Raw records:
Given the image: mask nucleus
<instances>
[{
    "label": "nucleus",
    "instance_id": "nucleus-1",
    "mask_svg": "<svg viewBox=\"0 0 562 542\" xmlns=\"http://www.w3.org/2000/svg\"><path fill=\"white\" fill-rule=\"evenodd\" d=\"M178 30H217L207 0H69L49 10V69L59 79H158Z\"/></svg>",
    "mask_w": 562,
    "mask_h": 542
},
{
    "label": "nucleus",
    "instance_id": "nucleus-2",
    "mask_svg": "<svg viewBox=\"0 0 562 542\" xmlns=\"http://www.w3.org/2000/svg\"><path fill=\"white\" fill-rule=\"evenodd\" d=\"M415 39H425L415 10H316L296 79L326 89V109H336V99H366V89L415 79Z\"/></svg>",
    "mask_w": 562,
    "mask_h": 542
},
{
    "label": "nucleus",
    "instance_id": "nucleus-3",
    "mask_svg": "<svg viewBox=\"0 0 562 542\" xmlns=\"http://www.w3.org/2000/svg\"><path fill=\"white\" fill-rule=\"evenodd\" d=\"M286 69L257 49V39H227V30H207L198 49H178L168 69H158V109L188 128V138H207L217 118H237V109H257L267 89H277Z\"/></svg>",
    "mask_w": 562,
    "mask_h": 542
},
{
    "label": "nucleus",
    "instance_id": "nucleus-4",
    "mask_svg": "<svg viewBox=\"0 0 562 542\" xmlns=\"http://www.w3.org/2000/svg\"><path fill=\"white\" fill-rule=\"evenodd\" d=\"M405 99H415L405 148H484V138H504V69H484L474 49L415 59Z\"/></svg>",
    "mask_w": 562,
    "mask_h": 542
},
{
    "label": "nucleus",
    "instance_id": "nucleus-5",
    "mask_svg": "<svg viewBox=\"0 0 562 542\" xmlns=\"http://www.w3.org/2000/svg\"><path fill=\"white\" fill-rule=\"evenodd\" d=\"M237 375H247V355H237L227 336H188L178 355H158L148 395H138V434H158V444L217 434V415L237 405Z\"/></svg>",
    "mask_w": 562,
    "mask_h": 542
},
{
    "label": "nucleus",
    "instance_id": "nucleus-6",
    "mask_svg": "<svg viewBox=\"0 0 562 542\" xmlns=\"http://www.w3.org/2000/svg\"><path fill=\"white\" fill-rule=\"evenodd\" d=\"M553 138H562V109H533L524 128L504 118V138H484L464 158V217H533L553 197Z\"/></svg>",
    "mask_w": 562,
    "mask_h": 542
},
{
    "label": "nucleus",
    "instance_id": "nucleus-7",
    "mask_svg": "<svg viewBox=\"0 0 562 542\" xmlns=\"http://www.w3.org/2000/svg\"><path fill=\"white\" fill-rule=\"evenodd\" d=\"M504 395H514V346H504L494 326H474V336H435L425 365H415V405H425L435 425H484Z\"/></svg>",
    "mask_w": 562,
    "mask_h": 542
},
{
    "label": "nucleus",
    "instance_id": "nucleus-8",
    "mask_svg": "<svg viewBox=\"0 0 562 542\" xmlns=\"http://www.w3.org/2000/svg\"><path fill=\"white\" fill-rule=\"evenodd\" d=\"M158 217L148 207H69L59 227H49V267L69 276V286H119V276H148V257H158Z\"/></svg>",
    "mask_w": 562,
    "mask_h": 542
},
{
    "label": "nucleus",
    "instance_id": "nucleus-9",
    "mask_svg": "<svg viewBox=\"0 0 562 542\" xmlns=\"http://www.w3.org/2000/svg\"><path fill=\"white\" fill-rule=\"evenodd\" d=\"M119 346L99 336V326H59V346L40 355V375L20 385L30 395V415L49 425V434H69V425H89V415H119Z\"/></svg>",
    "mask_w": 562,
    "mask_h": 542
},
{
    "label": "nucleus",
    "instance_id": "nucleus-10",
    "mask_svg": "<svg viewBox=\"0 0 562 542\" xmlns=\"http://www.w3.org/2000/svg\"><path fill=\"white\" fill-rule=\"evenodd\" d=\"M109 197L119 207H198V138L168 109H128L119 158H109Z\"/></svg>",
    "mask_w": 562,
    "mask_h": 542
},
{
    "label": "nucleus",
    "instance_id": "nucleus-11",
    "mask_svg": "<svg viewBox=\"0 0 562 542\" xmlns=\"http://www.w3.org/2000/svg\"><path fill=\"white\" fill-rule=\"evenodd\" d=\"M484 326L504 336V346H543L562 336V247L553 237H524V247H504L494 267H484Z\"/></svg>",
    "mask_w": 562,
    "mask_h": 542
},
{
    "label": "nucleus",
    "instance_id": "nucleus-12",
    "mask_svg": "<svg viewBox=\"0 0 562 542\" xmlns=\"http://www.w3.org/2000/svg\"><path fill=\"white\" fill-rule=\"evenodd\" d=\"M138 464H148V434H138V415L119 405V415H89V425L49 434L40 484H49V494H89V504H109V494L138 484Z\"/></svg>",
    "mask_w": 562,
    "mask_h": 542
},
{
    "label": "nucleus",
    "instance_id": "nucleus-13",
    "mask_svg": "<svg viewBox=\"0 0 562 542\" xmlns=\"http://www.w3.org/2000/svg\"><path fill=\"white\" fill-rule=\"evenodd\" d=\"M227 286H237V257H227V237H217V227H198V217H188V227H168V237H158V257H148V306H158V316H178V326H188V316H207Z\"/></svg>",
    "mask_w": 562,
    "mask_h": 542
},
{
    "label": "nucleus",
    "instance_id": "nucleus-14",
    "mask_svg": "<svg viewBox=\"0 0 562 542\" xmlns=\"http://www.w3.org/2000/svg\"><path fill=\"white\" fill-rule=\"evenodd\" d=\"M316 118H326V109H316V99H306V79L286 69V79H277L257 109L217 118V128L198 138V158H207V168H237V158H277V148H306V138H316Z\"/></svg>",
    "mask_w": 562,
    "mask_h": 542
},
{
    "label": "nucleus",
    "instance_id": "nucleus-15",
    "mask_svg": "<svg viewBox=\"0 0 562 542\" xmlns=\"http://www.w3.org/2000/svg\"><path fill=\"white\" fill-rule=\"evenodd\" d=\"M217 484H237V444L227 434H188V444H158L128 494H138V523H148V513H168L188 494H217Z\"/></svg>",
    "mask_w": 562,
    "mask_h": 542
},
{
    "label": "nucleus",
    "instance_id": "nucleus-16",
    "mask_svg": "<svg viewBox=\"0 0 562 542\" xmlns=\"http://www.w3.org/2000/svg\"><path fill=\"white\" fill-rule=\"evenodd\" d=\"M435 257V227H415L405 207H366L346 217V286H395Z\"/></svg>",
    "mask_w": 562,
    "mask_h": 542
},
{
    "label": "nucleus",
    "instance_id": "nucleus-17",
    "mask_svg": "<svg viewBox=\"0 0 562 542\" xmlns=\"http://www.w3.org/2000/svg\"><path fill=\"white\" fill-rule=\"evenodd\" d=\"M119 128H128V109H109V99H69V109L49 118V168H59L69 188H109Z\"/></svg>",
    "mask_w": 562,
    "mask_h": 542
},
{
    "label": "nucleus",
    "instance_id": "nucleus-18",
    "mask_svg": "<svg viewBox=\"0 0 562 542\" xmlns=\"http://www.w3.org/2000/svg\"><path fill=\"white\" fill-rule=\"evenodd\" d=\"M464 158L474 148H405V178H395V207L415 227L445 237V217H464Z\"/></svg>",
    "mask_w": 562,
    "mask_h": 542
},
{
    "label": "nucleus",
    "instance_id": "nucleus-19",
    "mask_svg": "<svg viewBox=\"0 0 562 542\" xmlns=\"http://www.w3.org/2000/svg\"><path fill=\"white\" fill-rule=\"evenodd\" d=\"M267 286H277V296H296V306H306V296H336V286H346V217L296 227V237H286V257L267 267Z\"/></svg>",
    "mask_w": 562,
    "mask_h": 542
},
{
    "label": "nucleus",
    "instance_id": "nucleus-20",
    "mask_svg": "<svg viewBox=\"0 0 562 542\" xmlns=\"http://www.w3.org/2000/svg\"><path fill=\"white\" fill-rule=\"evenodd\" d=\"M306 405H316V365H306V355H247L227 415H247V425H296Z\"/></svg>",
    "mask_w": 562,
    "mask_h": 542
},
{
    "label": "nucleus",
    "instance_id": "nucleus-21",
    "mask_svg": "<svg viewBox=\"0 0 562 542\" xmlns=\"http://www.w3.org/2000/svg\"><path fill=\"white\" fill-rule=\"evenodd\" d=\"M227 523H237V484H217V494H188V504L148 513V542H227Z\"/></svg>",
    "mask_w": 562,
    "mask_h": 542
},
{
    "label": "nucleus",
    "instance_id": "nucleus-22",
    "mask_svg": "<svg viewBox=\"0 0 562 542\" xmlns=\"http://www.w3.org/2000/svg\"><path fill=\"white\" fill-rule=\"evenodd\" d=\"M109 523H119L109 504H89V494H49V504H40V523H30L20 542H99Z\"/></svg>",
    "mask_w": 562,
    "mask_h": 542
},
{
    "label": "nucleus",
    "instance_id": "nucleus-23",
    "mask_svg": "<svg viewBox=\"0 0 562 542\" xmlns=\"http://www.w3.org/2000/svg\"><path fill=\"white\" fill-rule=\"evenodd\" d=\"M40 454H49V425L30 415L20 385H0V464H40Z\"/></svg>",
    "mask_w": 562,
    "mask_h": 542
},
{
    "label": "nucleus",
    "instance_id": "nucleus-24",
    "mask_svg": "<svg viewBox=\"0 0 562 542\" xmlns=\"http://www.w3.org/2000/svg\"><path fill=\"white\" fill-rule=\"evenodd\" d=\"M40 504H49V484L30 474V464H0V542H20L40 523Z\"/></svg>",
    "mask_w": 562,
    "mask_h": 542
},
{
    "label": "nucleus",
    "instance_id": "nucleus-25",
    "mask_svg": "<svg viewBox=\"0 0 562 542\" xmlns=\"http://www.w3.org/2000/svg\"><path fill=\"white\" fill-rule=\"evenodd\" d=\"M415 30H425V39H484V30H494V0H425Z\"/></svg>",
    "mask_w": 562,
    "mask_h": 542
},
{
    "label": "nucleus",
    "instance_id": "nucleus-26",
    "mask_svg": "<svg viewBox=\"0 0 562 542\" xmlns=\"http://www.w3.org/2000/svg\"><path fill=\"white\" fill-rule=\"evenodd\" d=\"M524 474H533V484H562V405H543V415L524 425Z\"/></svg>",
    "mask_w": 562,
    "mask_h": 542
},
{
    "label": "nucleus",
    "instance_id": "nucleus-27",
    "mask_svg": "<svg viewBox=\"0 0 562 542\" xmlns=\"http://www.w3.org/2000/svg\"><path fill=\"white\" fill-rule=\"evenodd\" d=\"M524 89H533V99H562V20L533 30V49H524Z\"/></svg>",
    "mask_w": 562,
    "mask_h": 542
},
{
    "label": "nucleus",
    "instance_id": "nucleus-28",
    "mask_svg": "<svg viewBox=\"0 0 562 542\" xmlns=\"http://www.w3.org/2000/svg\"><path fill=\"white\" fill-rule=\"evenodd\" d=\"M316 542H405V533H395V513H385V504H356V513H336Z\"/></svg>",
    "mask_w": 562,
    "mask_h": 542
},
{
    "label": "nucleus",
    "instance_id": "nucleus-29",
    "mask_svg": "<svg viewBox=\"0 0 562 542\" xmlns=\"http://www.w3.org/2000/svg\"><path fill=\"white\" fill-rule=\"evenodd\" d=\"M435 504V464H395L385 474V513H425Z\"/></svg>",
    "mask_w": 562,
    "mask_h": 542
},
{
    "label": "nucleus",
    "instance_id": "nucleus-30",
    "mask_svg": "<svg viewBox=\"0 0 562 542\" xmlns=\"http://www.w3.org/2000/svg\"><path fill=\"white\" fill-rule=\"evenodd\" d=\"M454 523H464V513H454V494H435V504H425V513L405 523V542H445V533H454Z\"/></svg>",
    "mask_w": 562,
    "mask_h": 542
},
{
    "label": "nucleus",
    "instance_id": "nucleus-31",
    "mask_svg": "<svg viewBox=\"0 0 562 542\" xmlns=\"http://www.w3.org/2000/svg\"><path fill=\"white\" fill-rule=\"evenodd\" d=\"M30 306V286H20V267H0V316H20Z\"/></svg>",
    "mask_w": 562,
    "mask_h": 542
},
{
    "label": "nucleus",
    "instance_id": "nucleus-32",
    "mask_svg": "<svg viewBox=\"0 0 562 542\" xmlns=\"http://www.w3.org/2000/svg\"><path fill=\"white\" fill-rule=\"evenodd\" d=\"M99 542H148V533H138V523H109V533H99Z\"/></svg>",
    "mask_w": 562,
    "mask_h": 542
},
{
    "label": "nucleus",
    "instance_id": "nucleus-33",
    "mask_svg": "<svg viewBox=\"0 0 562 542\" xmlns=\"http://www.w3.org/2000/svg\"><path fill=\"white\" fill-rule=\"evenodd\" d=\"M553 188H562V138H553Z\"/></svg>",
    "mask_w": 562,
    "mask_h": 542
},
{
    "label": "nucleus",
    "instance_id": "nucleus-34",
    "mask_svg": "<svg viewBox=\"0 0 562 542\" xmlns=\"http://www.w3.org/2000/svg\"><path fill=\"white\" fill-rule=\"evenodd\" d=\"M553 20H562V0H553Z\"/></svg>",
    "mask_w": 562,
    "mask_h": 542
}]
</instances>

What this task involves: Retype the entries verbatim, starting at their first line and continuing through the line that contains "30H217L207 0H69L49 10V69L59". Include both of those lines.

Answer for this exercise:
Given the image: mask nucleus
<instances>
[{
    "label": "nucleus",
    "instance_id": "nucleus-1",
    "mask_svg": "<svg viewBox=\"0 0 562 542\" xmlns=\"http://www.w3.org/2000/svg\"><path fill=\"white\" fill-rule=\"evenodd\" d=\"M178 30H217L207 0H69L49 10V69L59 79H158Z\"/></svg>",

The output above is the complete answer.